### Problem to work on
Please return the whole listing exactly.

Data extract below:

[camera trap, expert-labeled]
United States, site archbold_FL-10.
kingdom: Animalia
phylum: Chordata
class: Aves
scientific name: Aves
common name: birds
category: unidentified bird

End of Data extract.

### Your solution
[camera trap, expert-labeled]
United States, site archbold_FL-10.
kingdom: Animalia
phylum: Chordata
class: Aves
scientific name: Aves
common name: birds
category: unidentified bird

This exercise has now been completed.